• EXERCISE: Copy exactly the lines from the line holding "A: Mouse (Mus)." through the end of the material, and no others; pictures stay out.

• INFORMATION GIVEN:
★ ★ ★ ★ ★ ★ ★

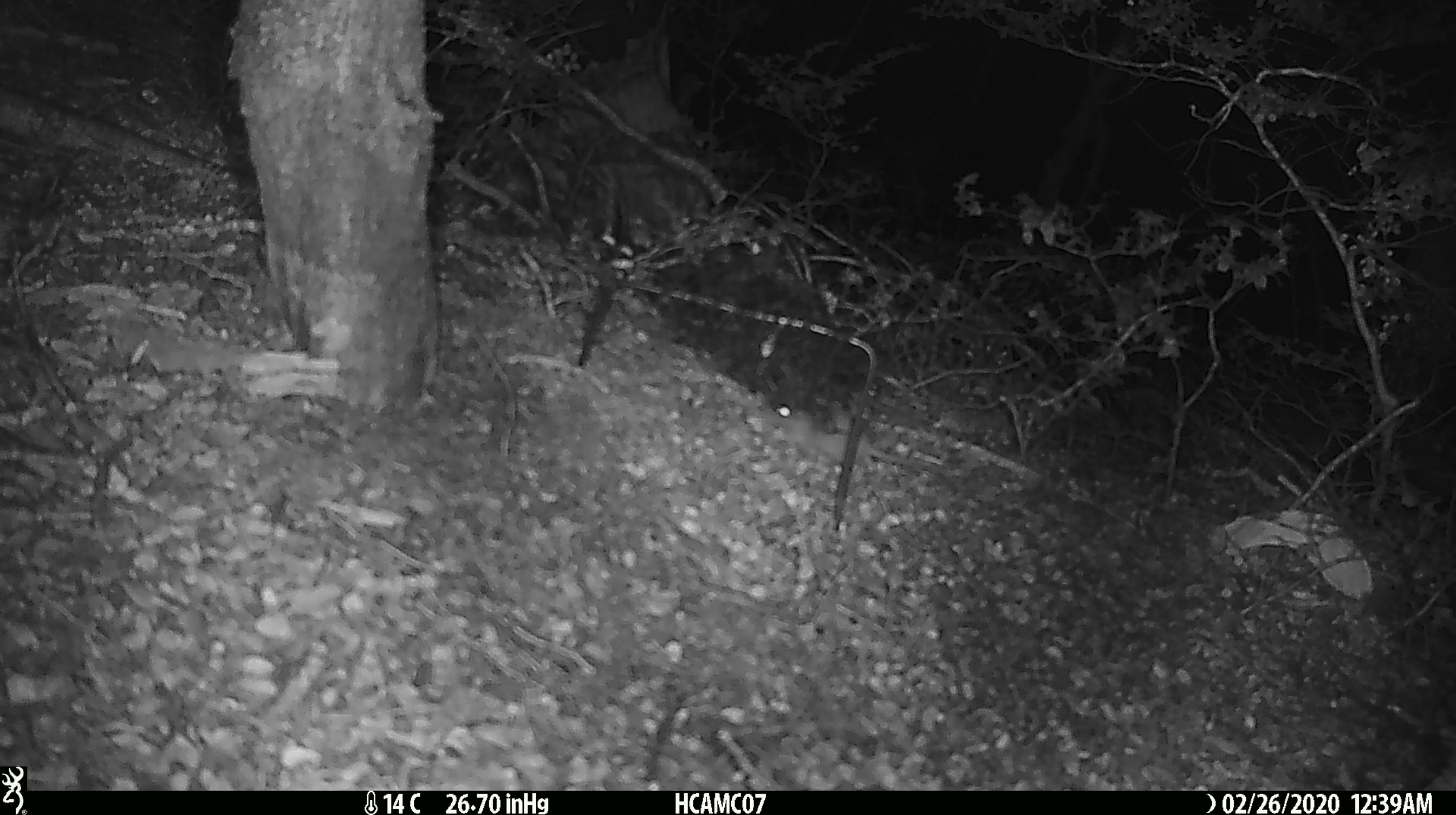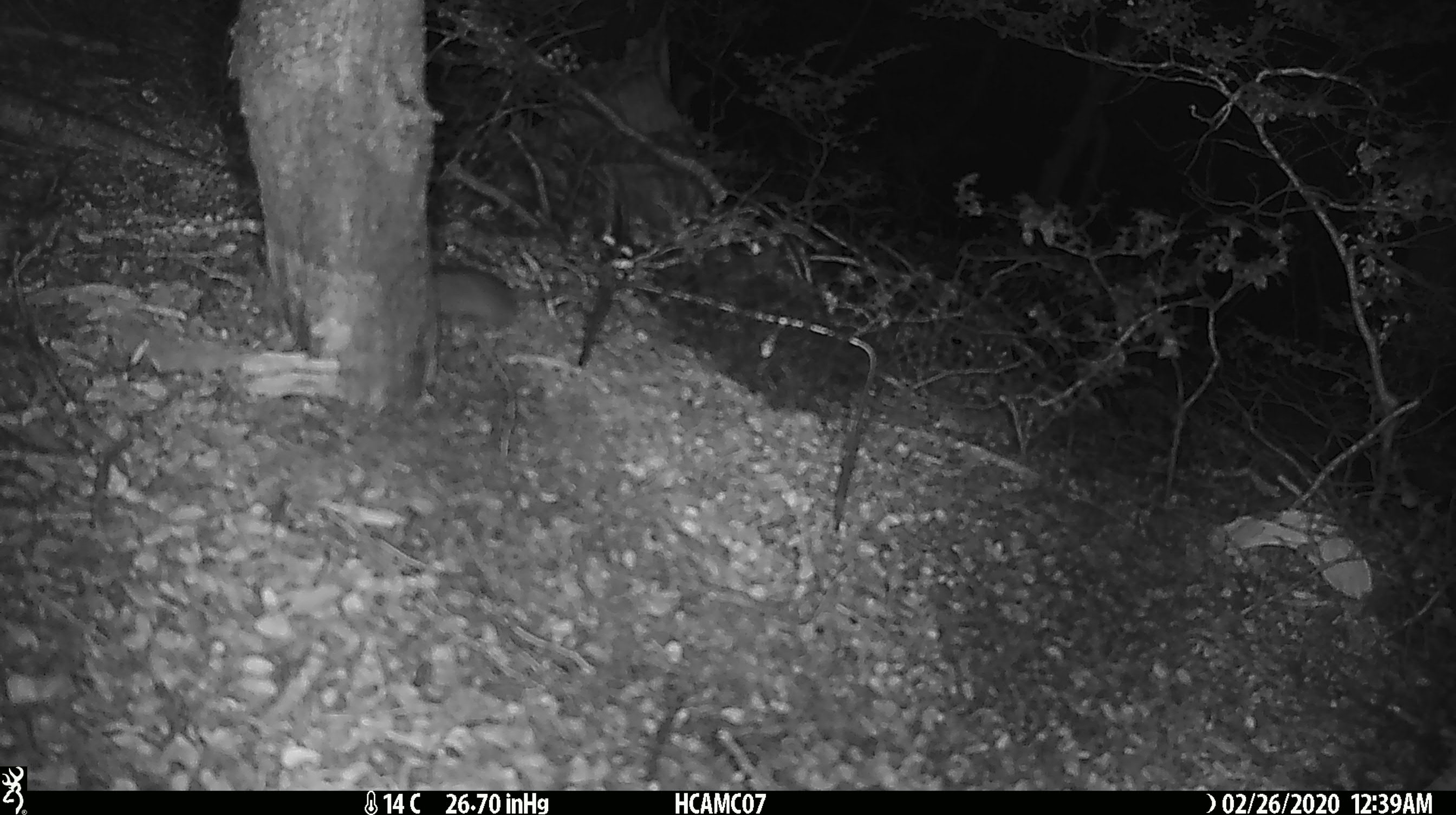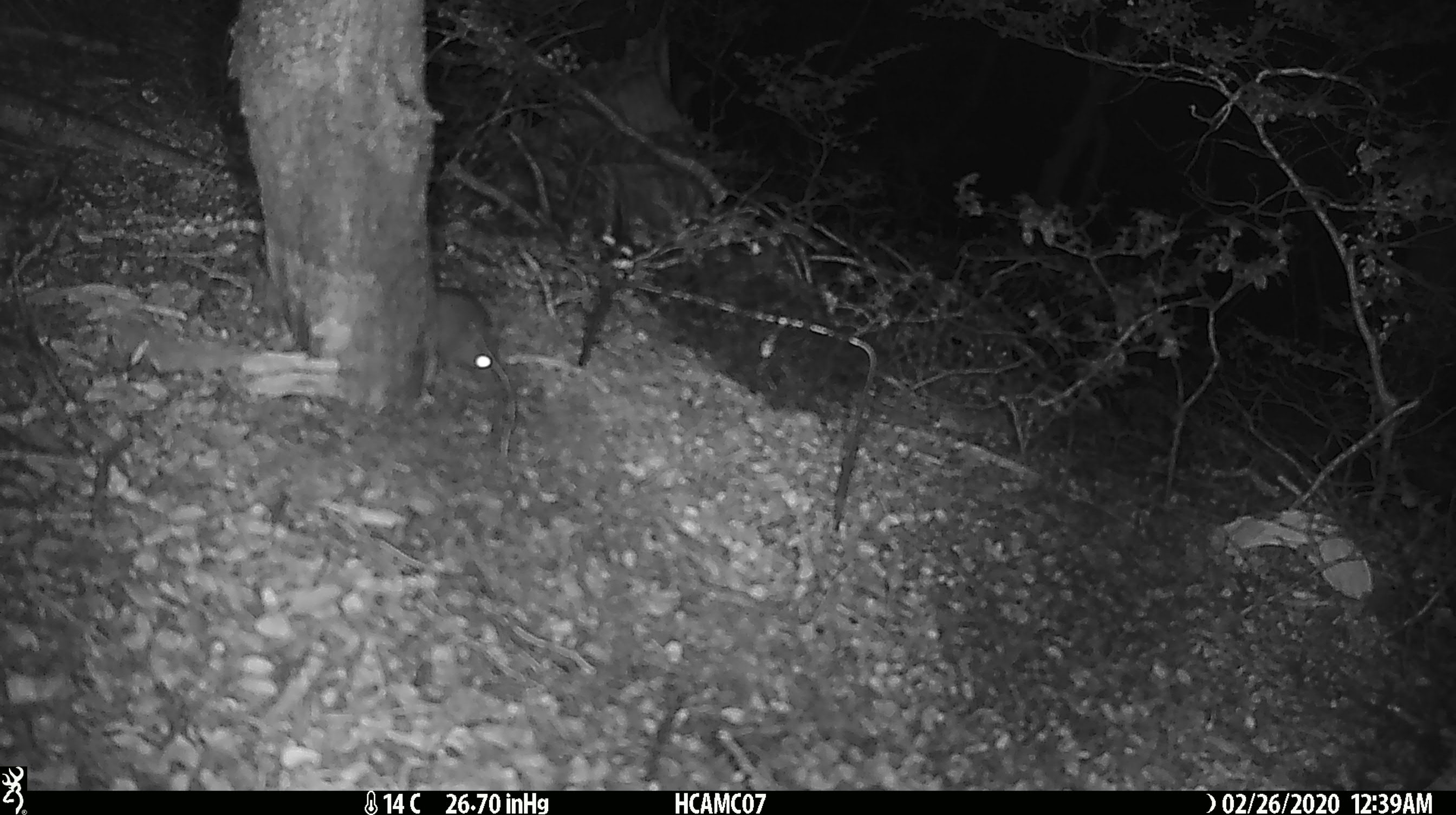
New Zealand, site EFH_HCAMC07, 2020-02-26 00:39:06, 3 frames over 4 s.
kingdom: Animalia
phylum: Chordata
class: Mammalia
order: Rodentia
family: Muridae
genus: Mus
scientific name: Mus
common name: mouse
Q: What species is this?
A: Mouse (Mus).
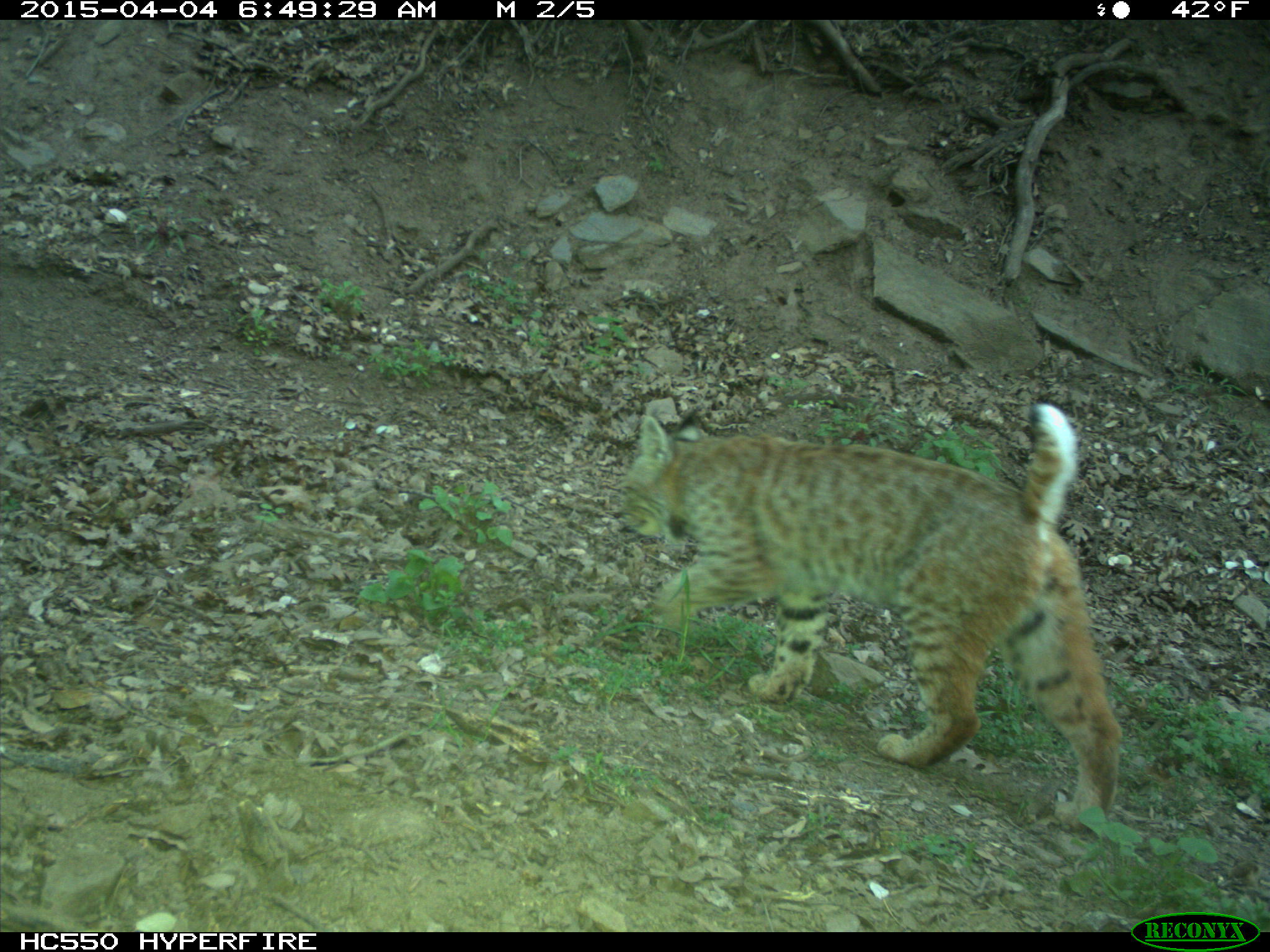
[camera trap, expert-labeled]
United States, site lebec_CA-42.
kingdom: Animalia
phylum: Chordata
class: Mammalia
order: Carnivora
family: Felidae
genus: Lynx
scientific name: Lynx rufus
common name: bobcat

★ ★ ★ ★ ★ ★ ★

• ANSWER TO THE EXERCISE:
A: Mouse (Mus).
[camera trap, expert-labeled]
United States, site lebec_CA-42.
kingdom: Animalia
phylum: Chordata
class: Mammalia
order: Carnivora
family: Felidae
genus: Lynx
scientific name: Lynx rufus
common name: bobcat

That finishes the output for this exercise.